Re: Linux regressions report for mainline [2023-10-29]

From: Thorsten Leemhuis
Date: Mon Oct 30 2023 - 11:49:14 EST


On 29.10.23 18:19, Linus Torvalds wrote:
> On Sun, 29 Oct 2023 at 03:52, Regzbot (on behalf of Thorsten Leemhuis)
> <regressions@xxxxxxxxxxxxx> wrote:
>
>> * There was another report about a blank screen during boot on a Lenovo
>> laptop because simpledrm (that users apparently had enabled without
>> problems beforehand) started to support those machines due to
>> 60aebc9559492c ("drivers/firmware: Move sysfb_init() from
>> device_initcall to subsys_initcall_sync").

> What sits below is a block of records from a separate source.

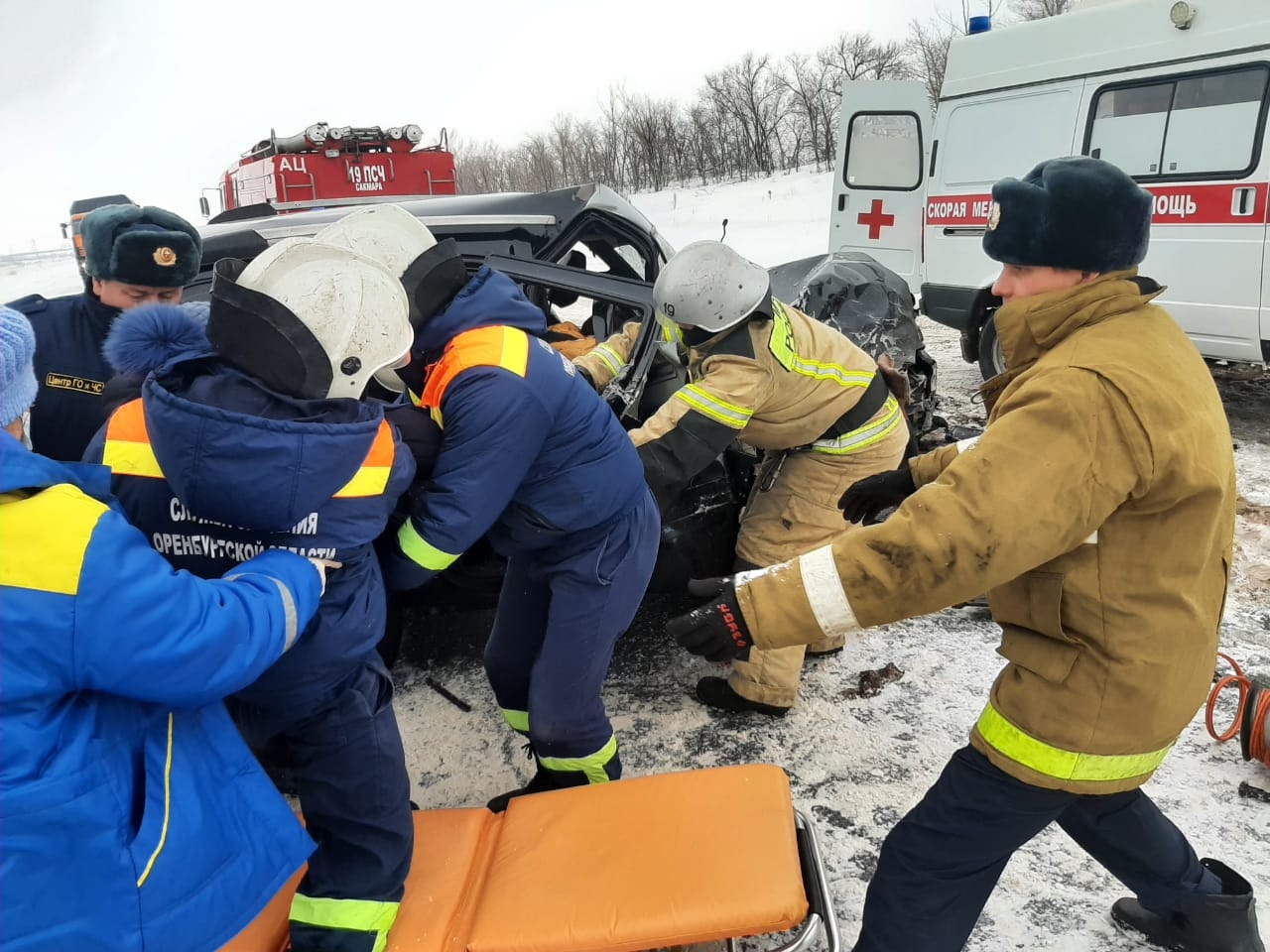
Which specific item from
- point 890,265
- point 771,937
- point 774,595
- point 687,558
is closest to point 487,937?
point 771,937

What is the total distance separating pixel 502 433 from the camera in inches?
74.7

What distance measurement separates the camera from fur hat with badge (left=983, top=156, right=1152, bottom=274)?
1.47 m

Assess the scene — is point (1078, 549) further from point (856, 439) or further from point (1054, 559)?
point (856, 439)

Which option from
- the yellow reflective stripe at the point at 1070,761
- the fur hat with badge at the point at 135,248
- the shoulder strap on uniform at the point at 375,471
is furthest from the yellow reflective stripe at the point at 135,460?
the yellow reflective stripe at the point at 1070,761

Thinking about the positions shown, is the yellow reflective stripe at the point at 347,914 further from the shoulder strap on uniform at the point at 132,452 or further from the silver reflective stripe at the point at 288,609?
the shoulder strap on uniform at the point at 132,452

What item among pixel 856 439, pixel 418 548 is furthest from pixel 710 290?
pixel 418 548

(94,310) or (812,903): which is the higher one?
(94,310)

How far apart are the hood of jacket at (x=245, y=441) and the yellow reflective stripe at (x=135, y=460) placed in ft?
0.25

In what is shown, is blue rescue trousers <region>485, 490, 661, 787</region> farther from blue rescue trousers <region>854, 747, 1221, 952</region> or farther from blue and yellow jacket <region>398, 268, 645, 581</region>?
blue rescue trousers <region>854, 747, 1221, 952</region>

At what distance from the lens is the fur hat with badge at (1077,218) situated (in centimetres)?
147

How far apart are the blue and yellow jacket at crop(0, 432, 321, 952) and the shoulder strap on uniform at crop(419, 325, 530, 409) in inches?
23.6

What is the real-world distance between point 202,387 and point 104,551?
16.9 inches

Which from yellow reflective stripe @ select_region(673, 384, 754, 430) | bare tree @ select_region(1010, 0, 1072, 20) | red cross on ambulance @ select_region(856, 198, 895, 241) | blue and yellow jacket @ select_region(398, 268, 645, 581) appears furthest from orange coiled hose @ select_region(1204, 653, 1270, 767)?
bare tree @ select_region(1010, 0, 1072, 20)

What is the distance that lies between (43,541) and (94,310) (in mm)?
1817
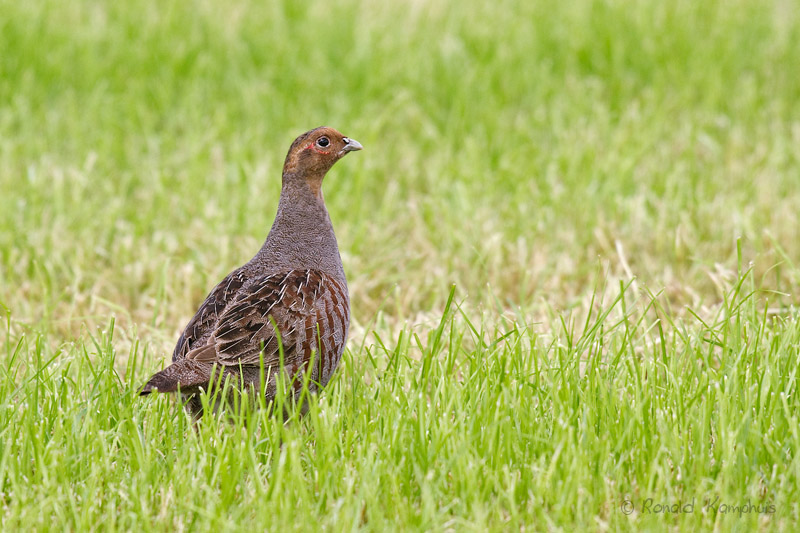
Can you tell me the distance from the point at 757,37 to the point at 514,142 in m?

I suggested a revert, but the
>> developers disagree (to quote: "From my point of view, this is not a
>> regression, 60aebc9559492c doesn't cause a problem, but exposes a
>> problem.")
>
> Honestly, "exposes a problem" is pretty much the *definition* of a
> regression. So that excuse is particularly bad.
>
> The whole point of "regression" is "things that used to work no longer work".
>
> And no, "there's another bug that needs to be fixed" is _not_ the
> answer - not unless you have that fix in hand.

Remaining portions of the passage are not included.